Being David Brooks in the Bowels of the Green New Deal

Many consider David Brooks the voice of conservative reason In America. After all, he has even published some almost sociological books on matters of character, family, and progress toward ‘the American dream.’ And, he presents himself as a soft-spoken empathic analyst on the Sunday talk shows and in his New York Times column.

David.Brooks_New-articleInline_400x400Brooks may even entertain a valid point about the craziness of Trump or some of his extreme white nationalist supporters being a bit off target. He always seems to be concerned about protecting basic American values. That is why his entry into the surge of right-wing sniping at the persons and policies behind the congressional Green New Deal (GND) resolution might seem plausible to some. After all, most folks have not read its 14 pages.

Democracy of the GND

Offered up in the House of Representatives, the Green New Deal stands out as a unique document in the history of the Congress. It is a call to the U.S. government and the American people to mobilize on a scale analogous to the mobilization of American society to fight World War II. It is the first statement I have seen from any branch of the federal government that directly confronts the urgency of the crisis of impending climate collapse.

Brooks’ objections come off as almost objective comments on the failures of a few naïveAOC idealists. He fears they would attempt to solve the nation’s and the world’s problems by dictates from newly centralized government authorities. If we are to believe Brooks, Alexandria Ocasio-Cortez, Ed Markey, and the dozens of other congressional sponsors must be a bunch of old Stalinists. He claims that “the left” has “embraced elitism” by using the GND to centralize power.

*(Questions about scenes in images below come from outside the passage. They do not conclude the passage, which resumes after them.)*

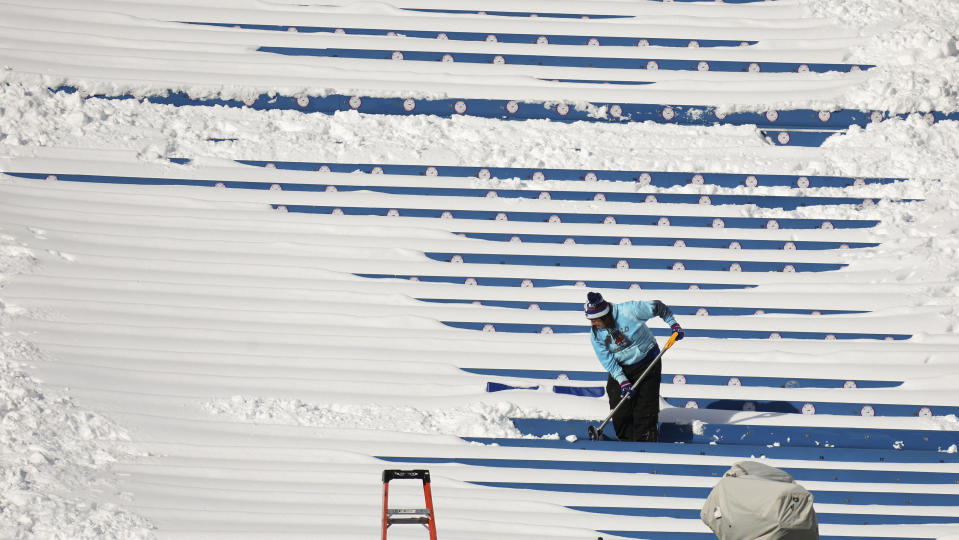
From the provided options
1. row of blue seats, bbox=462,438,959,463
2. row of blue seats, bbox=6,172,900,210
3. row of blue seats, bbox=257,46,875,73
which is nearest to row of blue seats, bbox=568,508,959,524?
row of blue seats, bbox=462,438,959,463

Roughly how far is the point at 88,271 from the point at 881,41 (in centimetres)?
636

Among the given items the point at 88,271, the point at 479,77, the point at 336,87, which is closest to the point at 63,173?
the point at 88,271

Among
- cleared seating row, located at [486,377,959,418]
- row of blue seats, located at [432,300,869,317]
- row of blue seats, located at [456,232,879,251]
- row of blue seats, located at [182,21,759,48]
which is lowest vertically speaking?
cleared seating row, located at [486,377,959,418]

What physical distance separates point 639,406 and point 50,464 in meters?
3.39

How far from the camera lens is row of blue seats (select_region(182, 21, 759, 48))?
842 centimetres

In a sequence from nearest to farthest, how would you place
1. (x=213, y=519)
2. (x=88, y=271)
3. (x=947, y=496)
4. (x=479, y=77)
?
(x=213, y=519) < (x=947, y=496) < (x=88, y=271) < (x=479, y=77)

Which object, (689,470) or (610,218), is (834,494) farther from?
(610,218)

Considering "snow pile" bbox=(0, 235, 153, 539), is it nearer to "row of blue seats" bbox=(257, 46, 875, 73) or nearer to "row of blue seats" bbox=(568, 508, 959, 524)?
"row of blue seats" bbox=(568, 508, 959, 524)

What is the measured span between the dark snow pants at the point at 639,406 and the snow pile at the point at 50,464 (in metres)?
2.77

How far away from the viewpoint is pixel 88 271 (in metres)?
7.13

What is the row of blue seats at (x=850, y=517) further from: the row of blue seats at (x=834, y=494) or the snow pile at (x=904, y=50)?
the snow pile at (x=904, y=50)

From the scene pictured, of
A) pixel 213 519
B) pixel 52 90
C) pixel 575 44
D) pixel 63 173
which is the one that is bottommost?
pixel 213 519

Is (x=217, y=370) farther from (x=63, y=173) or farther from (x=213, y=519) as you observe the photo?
(x=63, y=173)

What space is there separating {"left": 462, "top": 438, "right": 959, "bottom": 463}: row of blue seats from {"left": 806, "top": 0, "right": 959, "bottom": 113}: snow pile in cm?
301
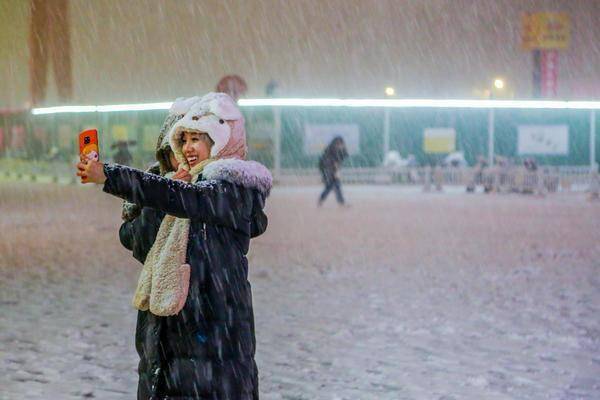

Reactionary Elitism in Freedom’s Clothing

That is not only a complete misrepresentation, but it entirely misses, or should I say dodges, the main point of the Green New Deal. The climate crisis is real and it is now. Only by abandoning the elitism of the corporate Democrats and the plutocratic Republicans can we achieve social and economic justice. Congress can achieve that by initiating a Green New Deal that mitigates many of the disastrous consequences of the neoliberal corporate global economy they have fostered.

They may mouth platitudes of social concern like David Brooks does, but the corporatist right in both parties has always objected to the government doing anything to solve the nation’s problems, claiming “the private sector” can do a much better job. (Just take a look at privatized prisons, education, and the tortuous internment of the children of asylum seekers for an answer to that question.)

When it comes to assessing the potential impact of the Green New Deal, David goes right off the rails. He falls flat into the swamp of corporatist objections to any government involvement in efforts at achieving social progress. After all, that might impinge on his faith in the trajectory of the corporate state and its extreme fantasies of staying the course of business as usual.

Far more importantly, however, Brooks’ character assassination of the GND and its supporters implicitly denies not only the validity but the overriding urgency of the climate crisis we all face, like it or not. Instead, he reverts to the classic redbaiting of the past in his vain attempts to silence the voices of concern with people and planet.

Hopeful Realism vs. Political Climate Denial

How can Brooks characterize a call for community proposals for reducing carbon emissions based on the science and funded by the federal government, as a play for centralized power? Oh, there you have it. Government funding means taxing the rich and the giant corporations since the concentration of wealth leaves everyone else with marginal incomes. The top 100 corporations cause the majority of carbon emissions. And AOC would dare to institute a 70% marginal income tax rate, almost as high as we had in the 1950s, the most prosperous era for everyone in the USA.

For Brooks, the climate crisis is not even an issue. He denies it by omission. Instead, he focuses on political semantics. He dodges the question of whether the GND is “socialist” or not, embarrassed by his fear of the comfortable acceptance of the democratic socialist ideas embedded in the original New Deal. He shapes his inferences about the GND’s broad provisions to fit the terrifying characteristics of a dictatorial socialist state. Never mind that the sponsors of the resolution are all staunch decentralists, social democrats, and plain old fashioned liberals, who are just as concerned with overbearing bureaucracy as David ever was.

David Brooks would rather vilify the new hopeful realists in Congress than face the fact that the corporate state he equates with individual freedom is unsustainable. A New Great Transformation has begun and we need to take charge of our fate within the conditions that our profligate waste has created. The Green New Deal is merely a tiny step forward, or more accurately, a recognition of necessity. Wake up, David.